'MODEL OUTLIERS' - More that a Professional Salesman, I'm a Business Consultant

ARE THERE OUTLIERS in a Model? How are they identified? How are they dealt with? How do they affect the predicability of the model? In a recent project to identify the best predictors for Home Prices in Kings County, Washington, this was the question.

I used 2 methods to identify outliers. The first was boxplots to visualize them (ex: sns.boxplot(x=kc_house[‘grade’])). Outliers are outside the ‘whisker’ lines.

Box Plot

The second method is to use Interquartile Ranges (IQR). IQR is the width of the box in the box-and-whisker plot. That is, IQR = Q3 – Q1 . The IQR is used as a measure of how spread-out the values are. Q3 is the 75% percentile and Q1 is the 25% percentile. Statistics assumes that your data is normally distributed around a central value. The IQR tells how spread out the “middle” values are and it is used to identify outliers. Outliers are “too far” from the median.

'Grade' Table Stats

The IQR is the length of the box in your box-and-whisker plot. An outlier is any value that lies more than one and a half (IQR x 1.5) times the length of the box from either end of the box. Much of the research states that outliers are identified using IQR x 1.5 However, one source used IQR x 3. I like this conservative approach in removing data. In the table above:

Q3 (75% percentile) = 8
Q1 (25% percentile) = 7
IQR = 1

Therefore, using (IQR x 1.5), outliers are < 5.5 and > 9.5. However, using IQR x 3, outliers are < 5 and > 11. In my model, I choose to be conservative in removing data, so I’ll use IQR x 3. This only removed 102 rows of data from 21,587 rows.

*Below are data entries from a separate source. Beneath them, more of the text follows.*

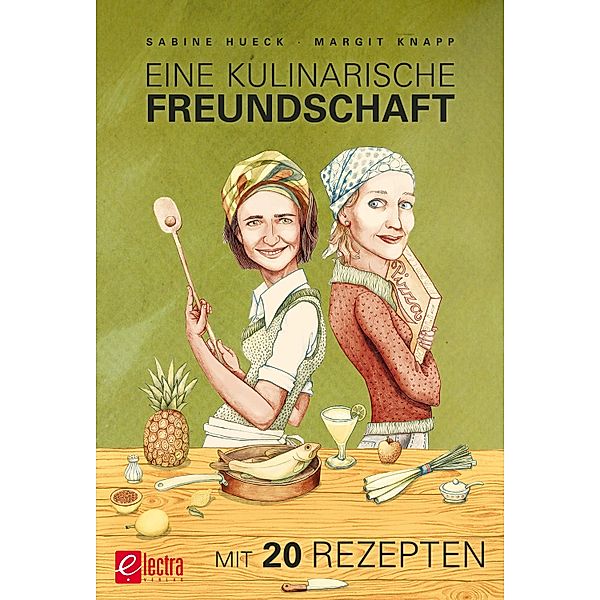 Eine kulinarische Freundschaft, Sabine Hueck, Margit Knapp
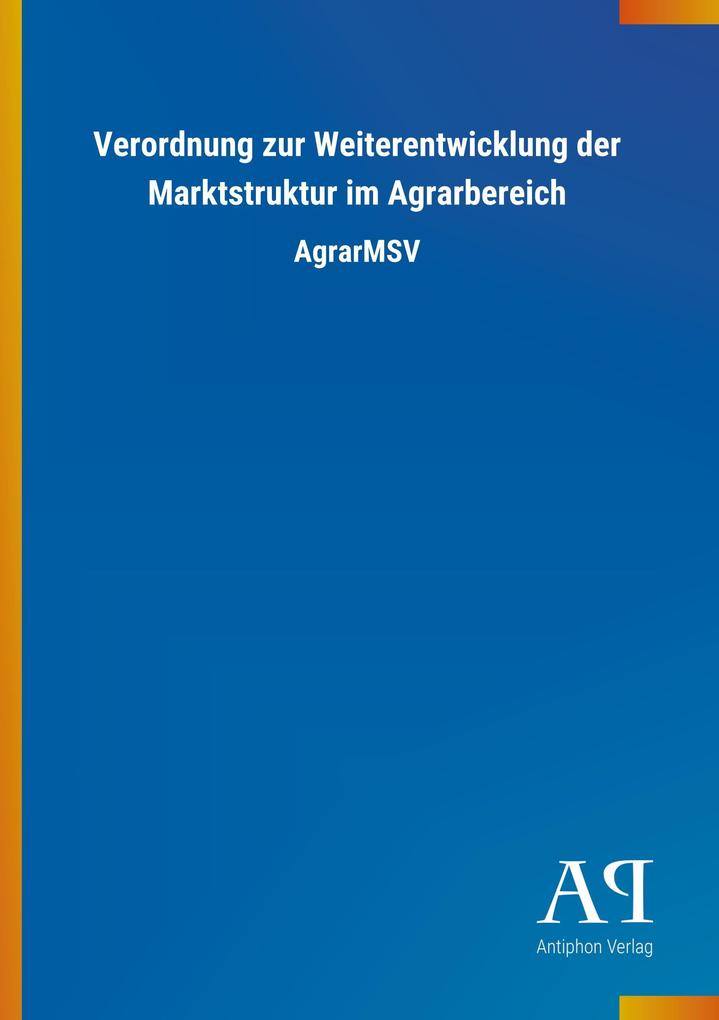 Image of Verordnung zur Weiterentwicklung der Marktstruktur im Agrarbereich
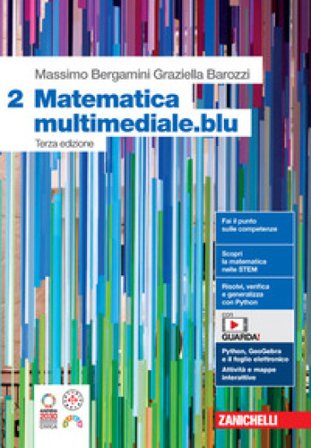 Matematica multimediale.blu. Per le Scuole superiori. Con espansione online. Vol. 2 Massimo Bergamini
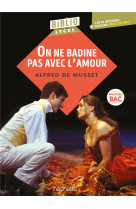 Bibliolycee - on ne badine pas avec l-amour, alfred de musset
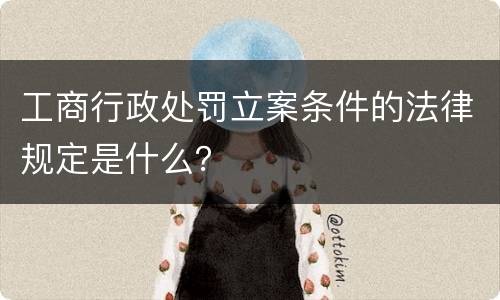 工商行政处罚立案条件的法律规定是什么？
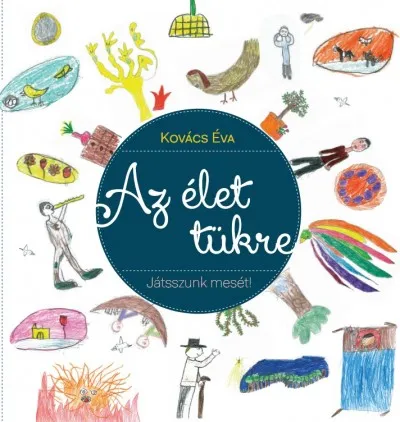 Akciós ár Az élet tükre - Játsszunk mesét!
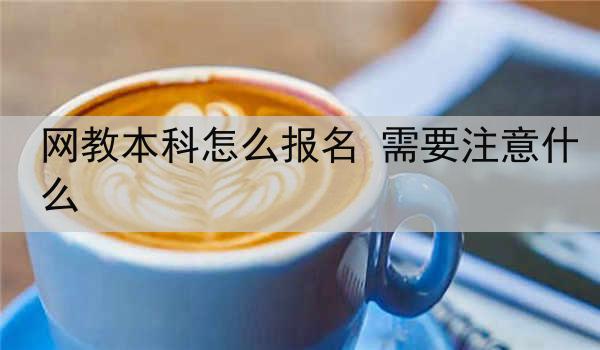 网教本科怎么报名 需要注意什么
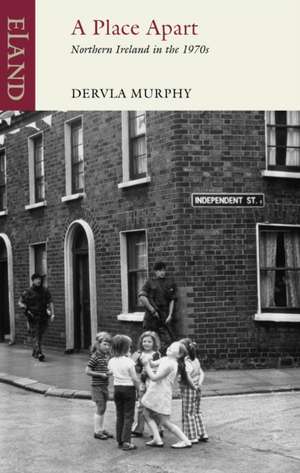 A Place Apart de Dervla Murphy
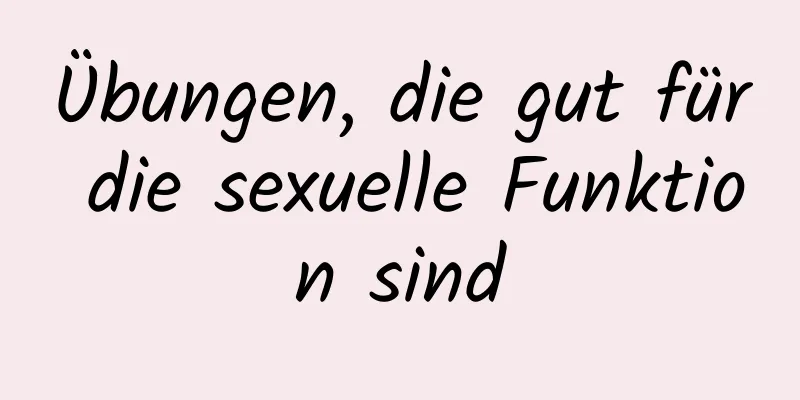 Übungen, die gut für die sexuelle Funktion sind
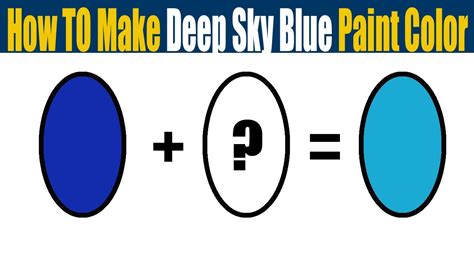 How To Make Deep Sky Blue Paint Color What Color Mixing To Make Deep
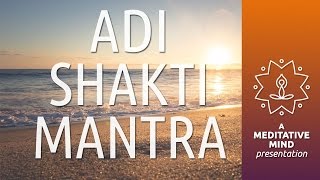 Powerful Mantra for Meditation  Adi Shakti Mantra  Meditation Mantra Chanting [upl. by Smail]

HOW DO OUTLIERS AFFECT THE MODEL?

Initially, I did not drop outliers. After completing an initial model, I decided to circle back and analyze removing outliers to improve the predictability of the model. I found that my Rsquared with the outliers included was .65. And when I removed the outliers, the Rsquared dropped to .62. So, there was an argument to include the outliers. HOWEVER, I was FORCED to further analyze the affect of the outliers when my QQ PLOT of residuals was NOT normally distributed. It shows an extreme curve instead of a straight line, showing that the data was high skewed. To improve the QQ PLOT of residuals, I removed the IQR x 3 outliers. After doing so, the QQ Plots were straight lines, which indicated normality. This is GOOD!

So to normalize the QQ PLOT, I removed outliers for my predictors, including: ‘bathrooms’, ‘bedrooms’,’ sqft_living’ and grade’ using IQR x 3. Then, the question is whether to remove the outliers for the TARGET VARIABLE (‘price’). These IQR x 3 thresholds are listed below.

kc_house2[kc_house2[‘price’] > 1614000]
kc_house2[kc_house2[‘grade’] > 11] would remove 102 rows of data
kc_house2[kc_house2[‘bathrooms’] > 4.75] would remove 64 rows of data
kc_house2[kc_house2[‘bedrooms’] > 7] would remove 23 rows of data
kc_house2[kc_house2[‘sqft_living’] > 5900] would remove 74 rows of data

As I iterate through the modeling process to determine which predictors are most important, it should be noted that the model did include the ‘waterfront’ predictor before removing the outliers and the Rsquared was .65. Then when I removed the outliers, the model’s Rsquared dropped to .62. and the ‘view’ predictor became more important than ‘waterfront’ predictor. In spite of a lower Rsquared, I chose to remove the outliers (including for the ‘price’ target variable) for 2 reasons. Removing outliers:

improved the predictability of the model, which was demonstrated by RMSE dropping from $203,500 to $161,500.
improved the Normal Distribution of the Residuals (QQ PLOT)

And in the end, only the outliers of the TARGET variable (‘price’) and the final predictors (‘sqft_living’ and ‘grade’) were removed. My model includes the note that it is only meant to predict houses with Sale Prices < $1,614,000, <= 5,900 sq ft, and Grade <= 11.

To summarize, it’s best to ensure the normality of the residuals. This will increase the predictability of the model by lowering the RMSE, even though Rsquared may have a lower value.